Les sabres japonais, une collection qui tranche

L’attrait pour les sabres japonais n’a rien de banal. Armes autant qu’oeuvres d’art, ces lames longues ou courtes sont tout à la fois l’expression d’un esprit martial et un symbole statutaire.

Tranchantes à l’extrême, fascinantes en raison de leur complexe processus de fabrication, elles concentrent la passion de celles et ceux dont l’esprit artistique est avide d’absolu.

Dans cet univers très particulier des collectionneurs de sabres japonais, il existe plusieurs tendances, dont deux se détachent avec comme finalité pour les deux de posséder des lames d’exception. Mais avant de se pencher sur ces deux axes de collection, il est bon e revenir un instant sur l’histoire et la fabrication de ces objets d’art autant qu’armes blanches.

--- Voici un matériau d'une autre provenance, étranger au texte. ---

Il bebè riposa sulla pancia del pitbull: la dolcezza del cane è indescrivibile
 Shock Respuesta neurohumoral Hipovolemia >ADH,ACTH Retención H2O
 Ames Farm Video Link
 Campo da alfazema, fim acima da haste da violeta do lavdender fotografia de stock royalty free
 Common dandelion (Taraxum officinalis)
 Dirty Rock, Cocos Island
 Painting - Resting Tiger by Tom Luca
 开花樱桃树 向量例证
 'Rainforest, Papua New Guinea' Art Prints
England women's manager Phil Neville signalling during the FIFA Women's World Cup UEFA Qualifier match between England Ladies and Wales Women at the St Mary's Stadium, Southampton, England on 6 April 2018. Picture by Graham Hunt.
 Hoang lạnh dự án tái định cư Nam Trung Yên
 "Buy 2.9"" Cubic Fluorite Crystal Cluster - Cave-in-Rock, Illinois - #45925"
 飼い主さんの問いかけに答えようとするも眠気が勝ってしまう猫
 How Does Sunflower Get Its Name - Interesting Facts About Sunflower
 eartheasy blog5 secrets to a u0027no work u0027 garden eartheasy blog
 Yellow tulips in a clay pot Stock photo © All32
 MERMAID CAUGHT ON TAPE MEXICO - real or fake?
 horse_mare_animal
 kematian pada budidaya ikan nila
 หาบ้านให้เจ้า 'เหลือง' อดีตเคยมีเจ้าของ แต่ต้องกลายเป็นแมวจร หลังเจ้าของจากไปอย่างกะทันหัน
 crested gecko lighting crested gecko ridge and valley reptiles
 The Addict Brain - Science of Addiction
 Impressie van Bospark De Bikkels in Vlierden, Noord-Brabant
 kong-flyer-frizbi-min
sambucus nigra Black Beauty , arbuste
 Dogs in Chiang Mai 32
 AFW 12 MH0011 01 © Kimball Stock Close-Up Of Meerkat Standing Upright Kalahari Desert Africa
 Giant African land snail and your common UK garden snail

Des sabres japonais, les Européens connaissent essentiellement les Katanas. Ces lames dont la taille varie entre 62 cm (longueur de Nagassa, autrement dit, de tranchant) et près de 80 cm, sont apparues assez tardivement dans l’histoire des armes blanches élaborées au Pays du Soleil Levant. Les premiers sabres à avoir vu le jour seraient apparus à la période Heian (794-1099). Appelés Tachi, ils étaient longs, incurvés (de plus en plus avec le temps), pensés pour être utilisés à cheval et se portaient avec le tranchant vers le sol. Aujourd’hui, très rares parce que souvent raccourcis à la période Muromashi (après 1392), Edo (à partir de 1610), Meiji (à partir de 1868) ou durant la seconde guerre mondiale pour être montés au format des lames d’officiers supérieurs, ils sont souvent très anciens et, par conséquent, sont recherchés par les puristes en quête d’objets d’art ayant une longue histoire. A partir de la période Muromashi, le Katana, porté tranchant vers le haut à la ceinture du hakama, et le wakisashi s’imposent.
Ce sont ces lames qui sont aujourd’hui les plus courantes et qui s’achètent souvent en paire (Daisho) pour avoir des garnitures assorties (fushi, kashira, tsuba, saya).

Entamer une collection

Avant de se pencher sur les méthodes d’appréciation d’une lame et comment les choisir, il faut indiquer en premier lieu qu’il existe, comme pour Rolex, un nombre
important de faux depuis l’arrivée sur le marché de pièces chinoises ou vietnamiennes de plus ou moins bonne qualité. Certains sont vendus comme de vrais Nihonto (sabres japonais) par des sociétés du Web qui, pour tromper les néophytes, proposent également parfois quelques sabres anciens. Il faudra donc aux débutants bien s’informer. Dans un premier temps, il sera préférable d’aller visiter un professionnel tenant boutique. Il en existe souvent au moins un dans chaque grande capitale. Cela donnera l’occasion d’apprécier les lames sur place et d’avoir un interlocuteur sérieux à même de répondre à toutes les interrogations. Les Européens apprécient les lames longues parce qu’elles leur donnent l’impression de pouvoir être utilisées. Cependant, elles sont de plus en plus coûteuses et il est préférable de les garder comme objets de décoration car on ne s’improvise pas spécialiste de la coupe. Et ceux qui voudraient devenir des apprentis samouraïs s’entraîneront avec un maître en utilisant des sabres
modernes fabriqués dans les règles de l’art. Car ces armes, si elles sont mal réalisées, peuvent se révéler très dangereuses pour les utilisateurs (blessures aux mains) ou les observateurs (lames volantes).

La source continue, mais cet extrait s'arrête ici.